On the big argument going around about the use of identity() fields as surrogate primary keys, I’ll just make a few comments from my own experience. My overall opinion: in a real-world system, your list of candidate keys is constantly being reduced, and composition required to generate uniqueness is constantly increasing. If you start using a natural candidate key, you might as well plan on redefining the PK at some point in the future, period. You can’t possibly know all of the goofy-but-valid data you will have to store in the future. Some observations:
-
Every single database I’ve written that relied solely on natural primary keys has inevitably had to be redesigned when valid duplicates (due to member keys being duplicated or being null) suddenly started coming in. A few examples:
- In an online education system I wrote, we initially used the member’s SSN as the primary key for that table. It was a good choice at the time because there was state-mandated reporting that required SSNs on the form. The problem: to torture Dorthy’s line, we soon weren’t in Texas anymore. The non-Texas folks didn’t like handing over their SSNs, the people signing up for the for-credit trial didn’t either, and the non-US people didn’t have one. The problem was, the SSN was entrenched across nearly every table in the database and tens of thousands of lines of code. It was a major, expensive deal to straighten this mess out.
- In a CRM database I wrote for a nationwide dialup ISP, we decided on the customer’s home telephone number as the primary key. It was an elegant choice in terms of database theory: logic dictated that dialup Internet service requires phone service, the customer knew their own numbers, and “username” wasn’t a good choice for corporate accounts with multiple usernames. But within a year, we ran into problems: customers who moved away and canceled service and whose phone numbers ended up reassigned to new customers (it does happen), people sharing phones but not accounts (e.g., roommates, college students using their parents’ permanent phone number but needing simultaneous, separately-billed service), etc. We added a suffix to the phone number for duplicates rather than redesign the database.
- In a database designed to store federal and state regulations, I decided to use the regulation’s citation (e.g., “40 CFR 60.112b(a)(1)(vi)”) as the PK for the regulation table. Well, less than a month ago I redesigned to use an identity()-based field. Why? The need to handle requirements with unssigned or no valid citation (e.g., various site-specific permit conditions or corporate mandates) and issues relating to updates when citations change (our lawmakers could care less about primary keys when they renumber a chapter).
- If the user can change the key, they can easily invalidate an existing screen in the interface. Maybe not a huge deal in the rich client world, but consider a trivial web app: a table of search results linked to the edit page for each record. When the user edits a record, you have to pass the entire PK (potentially 3 or more strings) to the edit page as parameters. This could include fields the user is uncomfortable seeing in the URL. Also, once they or someone else saves a change to one of the record’s PK attributes, the search page is suddenly invalid. But they could still be working from that page (using tabs, the Back button, opening new windows, using a page left open from yesterday, etc.). The disconnected nature of web applications makes immutable IDs a must.

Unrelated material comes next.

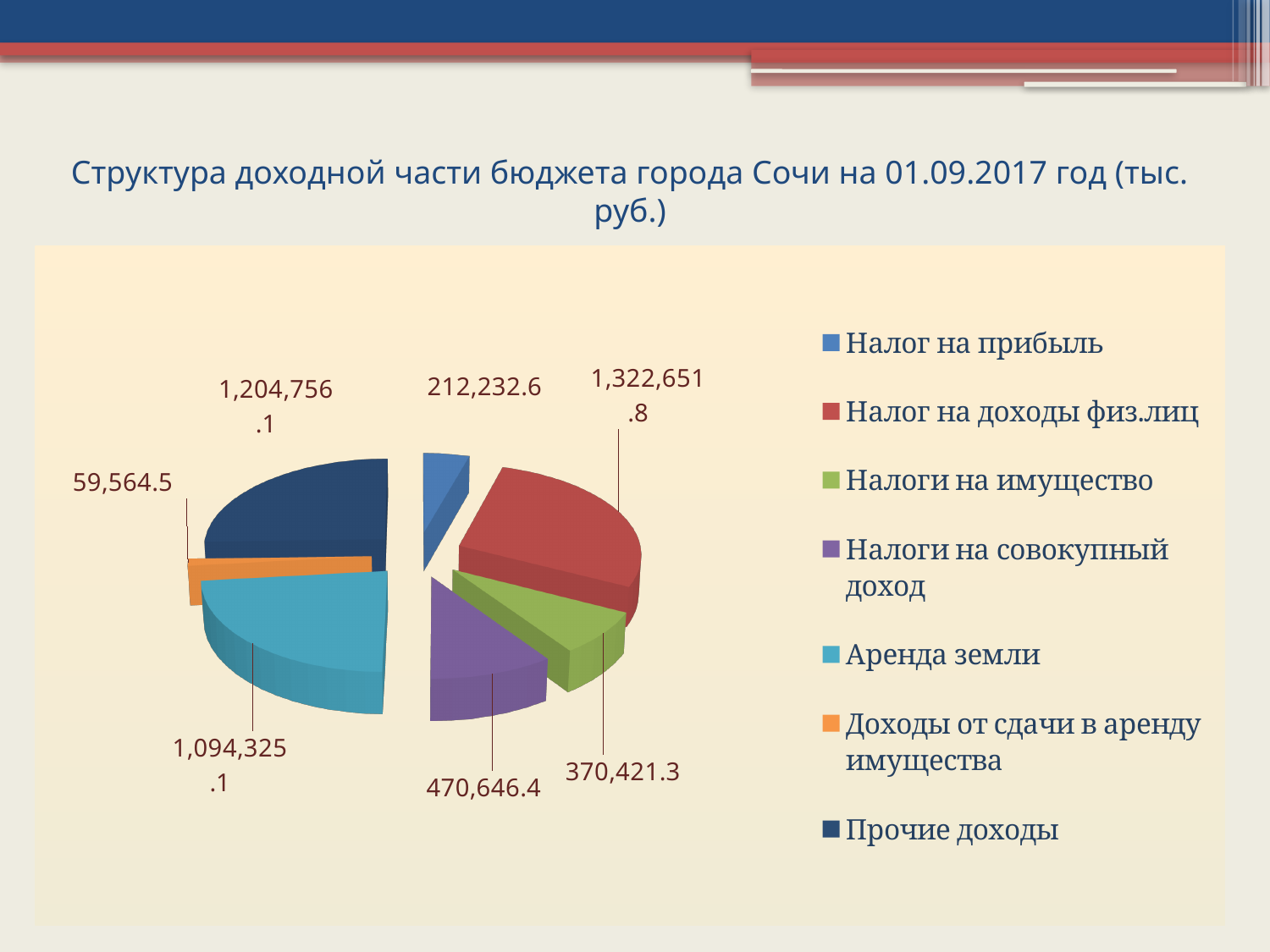
What is the value for Доходы от сдачи в аренду имущества? 59,564.5 Which is larger, Аренда земли or Прочие доходы? Прочие доходы What colour is the slice for Налоги на имущество? Green How many categories does the pie chart show? 7 Which category has the largest value? Налог на доходы физ.лиц Which category has the smallest value? Доходы от сдачи в аренду имущества What is the value for Налоги на совокупный доход? 470,646.4 What kind of chart is shown on the slide? Pie chart What is the value for Налог на доходы физ.лиц? 1,322,651.8 What is the difference between Налог на доходы физ.лиц and Прочие доходы? 117,895.7 What is the difference between Налоги на совокупный доход and Налоги на имущество? 100,225.1 What is the value for Аренда земли? 1,094,325.1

- Composite keys (which most PKs eventually evolve into) screw up caching. Most developers try to at least do some object caching in web apps. But most caching mechanisms rely on having a single hashed key. What are you going to do, concatenate your PK fields with pipe characters into one big string? Yuck. Databases can take advantage of intersecting multiple indices, but a single hash can’t.
- Same thing goes for fields in web interfaces: if you are choosing from among many objects, are you going to put the entire mess of key fields in the value attribute? What if one of those fields contains a comma, a double-quote, or the character you choose to delimit your field values? You also have to consider here the amount of data you are passing across the wire.
- Composite keys make some SQL impossible. In particular, the IN comparison operator is useful for dynamically-generated queries.
- Changes to primary key definitions must be propogated throughout the entire application. Even if you are a staunch stored procedure user, you’ll have to change every selection SP to add parameters and every place the code calls them.
- Because of the above, natural primary keys may be a poor choice for applications developed using agile methodologies. Refactoring digs deep into the database structure, especially near the beginning.
- I am a fan of enforcing uniqueness, but the PK isn’t the only way to add a constraint to a table.
- If uniqueness is already guaranteed (say, due to a timestamp and a userid field) or cannot be evaluated but can be assumed and needs no constraint (e.g., a table with little but a text field), a surrogate is a perfectly acceptable way to handle the data internally rather than wasting cycles and code on useless matching.
Background: yes, I paid attention in my database theory classes. But I have the luxury (or curse) of being architect, engineer, developer, and DBA of most apps I am involved with. I think this gives me a perspective that non-coder DBAs simply don’t have: that the database is there to serve the application, not the other way around.